Podemos ainda induzir este resumo a uma versão reduzida, em que se traduzem as traves mestras do drama:
A história de Carlos até ao seu encontro com Maria Eduarda (Cap. I a XI);
O idílio entre ambos (Cap. XII e XIII);
A tragédia do incesto e as suas consequências para ambos (Cap. XIV a XVIII).

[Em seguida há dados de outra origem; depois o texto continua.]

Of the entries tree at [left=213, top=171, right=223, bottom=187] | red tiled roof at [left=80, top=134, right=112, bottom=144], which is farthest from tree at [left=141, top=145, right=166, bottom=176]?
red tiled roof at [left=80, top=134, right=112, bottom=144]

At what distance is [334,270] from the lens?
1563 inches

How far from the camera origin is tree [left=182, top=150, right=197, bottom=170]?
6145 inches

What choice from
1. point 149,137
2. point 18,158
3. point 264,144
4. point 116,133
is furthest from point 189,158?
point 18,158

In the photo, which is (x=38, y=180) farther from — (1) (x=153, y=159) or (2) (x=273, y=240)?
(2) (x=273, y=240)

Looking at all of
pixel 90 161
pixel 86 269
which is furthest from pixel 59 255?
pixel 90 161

Esta é uma estrutura do romance enquanto realização do desígnio de Eça de estudar uma "paixão ou drama
excecional", no caso do incesto.
Estrutura trágica:
Momentos da tragédia:
1) peripécia – mudança súbita e radical do curso dos acontecimentos;
2) reconhecimento - revelação de dados novos;
3) catástrofe - desenlace com punição, geralmente morte física ou moral
Presença do destino
Presságios
Temática do incesto
Personagens:
Pedro da Maia (Personagem naturalista) - Apresentado pelo narrador na infância e adolescência, apresenta uma
enorme instabilidade emocional que deixa entrever uma mente pouco equilibrada, fruto da hereditariedade não
corrigida pela educação (fraco como a mãe e fruto de uma educação portuguesa). Alia a valentia física à cobardia
moral (o suicídio face à fuga da mulher);
Carlos da Maia (Personagem realista) - Rico, bem educado, adivinha-se culto, de gostos requintados, e é o resultado
de uma educação à inglesa, em contraposição à figura de Pedro (seu pai). Não teme o esforço físico, é corajoso e
frontal - forte como os Maias. Sofre, no entanto, de diletantismo (é incapaz de se fixar num projeto sério).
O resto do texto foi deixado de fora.